木々も色づき、いよいよ春から初夏へと季節が移ろおうとしていますね。
桜の色も鮮やかな春もいいですが、緑の深くなるこの季節は心穏やかになります。
桜と言えば散ってこそと言うこの儚さが日本人の心をくすぐるのでしょう。
そして散華と言えばやはりみんな大好き明治維新なんじゃないでしょうか。

と言う至極強引な入りで書き出してみる今回の本は「明治維新という過ち」です。今年5冊目。

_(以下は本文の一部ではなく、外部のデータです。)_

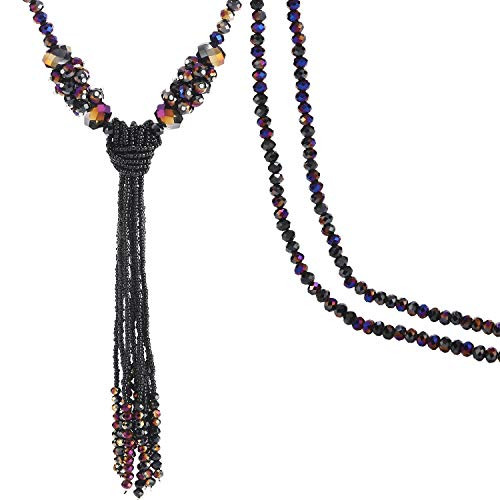 BaubleStar Long Beaded Tassel Necklace Bohemian Colorful Brown Coffee Beads Chain Statement Sweater Pendant Y Necklaces Fashion Jewelry for Women Girls BaubleStar Long Beaded Tassel Necklace Bohemian Colorful Brown Coffee Beads Chain Statement Sweater Pendant Y Necklaces Fashion Jewelry for Women Girls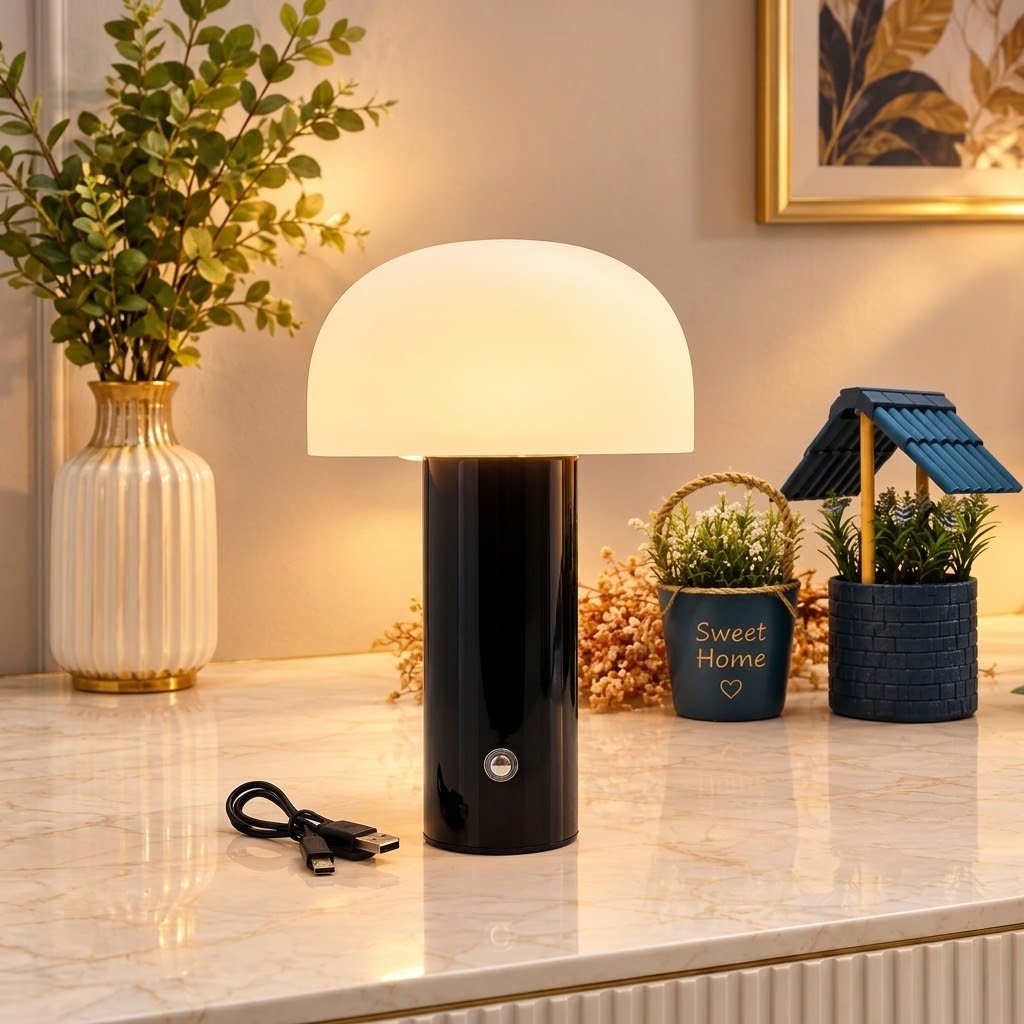 Lampe de Table LED Design Champignon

私たちが学ぶ幕末から明治にかけての近代史は官軍側に都合よく描かれた歴史観に過ぎないと言う著者の意見から始まるこの一冊。
確かに歴史と言うものは勝者が己達を美化して描くものなのは世の常なれど、日本近代史で更に特徴的なのは司馬遼太郎氏の著作に端を発する「司馬史観」の存在。
明治維新至上主義とも言える氏が描いた幕末の風景は、創作であるにも拘らずまるで史実のように捉えられているのです。
それが結果としてより一層近代史をややこしくしているのが実情なのですね。。
それを著者なりの調査と研究で違った角度から歴史を見ていく一冊です。

幕末の英雄と言われる薩長の面々の美しいばかりでない側面を書き出したり、一方で佐幕側の戦士達が美しく描かれていたり、明治維新と言う歴史観に疑問が湧いて来さえする作品でした。
人格者として名高い西郷隆盛が赤報隊を用いてテロを仕掛けさせた事を暴いたり、一方で二本松藩会津藩の悲劇を事細かに描いたり、著者の反薩長ぶりが一切隠す事なく描かれています。中々偏っていたなあ…。

歴史の一つの側面としてとても面白く読めました。
しかし長州の方は気を悪くされそうだったなあ 汗
そして維新志士に夢とロマンを抱いてる人は読まない事をお勧めします。
割と中立な史観を持っていると自負している私も長州人が嫌いになりそうでした。
一方会津と二本松武士の誇り高い姿、そして義に殉ずる奥羽越列藩同盟には感動したなあ…。
仙台に生き、福島の血が流れてる事に誇りが持てました。